In terms of its mandate, keep in mind the RBA has one of the broadest of any central bank. As legislated in the 1959 RBA Act, it is three-pronged, specifying that policy is set with price stability, full employment and the ‘welfare’ of the Australian people in mind.

How should the RBA weight its different objectives? Is it Governor’s discretion or for the board to decide? Should the inflation target be the only objective, keeping in mind it is a flexible target leaving a lot of latitude. Honing the way the RBA weights the multiple prongs of its mandate could help.

These questions are particularly pertinent to the undershoot of the inflation target from 2015 to 2020. At the time, the RBA Governor avidly noted that the mandate was broader than inflation. Recall also that, in addition to the three-pronged legislated mandate, the government had added financial stability in 2010.

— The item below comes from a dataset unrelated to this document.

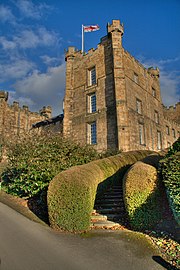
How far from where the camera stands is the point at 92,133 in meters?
23.2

The central bank was reluctant to further pump-prime household debt and, with the cash rate heading towards zero, the RBA noted at the time that fiscal policy should have been more supportive. Looser fiscal policy and tighter prudential settings, rather than looser monetary policy between 2015 and 2020, may have been a better mix.

This shows that strong coordination between the policy arms is critical. In the Global Financial Crisis in 2008 and pandemic of 2020, monetary and fiscal policy were highly coordinated. However, during more stable periods the arms of policy have been less aligned.

The gradual bolstering of the role of the Council of Financial Regulators in recent years is a positive development. But a more formal mechanism for fiscal and monetary policy coordination ought to be considered, perhaps through a greater role and mandate for the parliamentary budget office.

In terms of the recent inflation outbreak, the RBA is not alone in failing to foresee it. However, given the inflation impulse arrived in other major countries in 2021, earlier than in Australia, it is worth asking why the RBA did not move earlier.

Would a board including more external economists, rather than business people, have swayed the forecasts made by the RBA Governor and his large staff? We cannot know for sure, but a few more economists on the board would be in line with international best practice.

As far as the RBA’s toolkit is concerned, there are questions about the recent use of ‘forward guidance’ and its three-year yield target. Yes, these tools were new, experimental and applied in the extreme circumstances of the pandemic. But did the strong commitment to forward guidance deliver more costs than benefits, given the upside inflation surprise? Perhaps one lesson is that when forward guidance is used in future, it ought to be clearly stated as being conditional on the state of the economy, rather than time-based.

Finally, some observers have pointed out that as the world is now facing more supply shocks, inflation targeting may no longer be fit for purpose, so perhaps a nominal income targeting approach would be superior. More research on this should be done.

But the problem is not that central banks are targeting inflation, but that supply shocks are hard to forecast. Let’s not forget that the 1970s, a period of multiple supply shocks and high inflation, was also a key trigger for the adoption of inflation targeting in the first place. A review is appropriate, and some adjustments may be deemed useful, but extreme care needs to be taken not to break what has been, over the longer term, a successful policy framework.

This article first appeared in The Australian Financial Review on Wednesday, 7 September, 2022.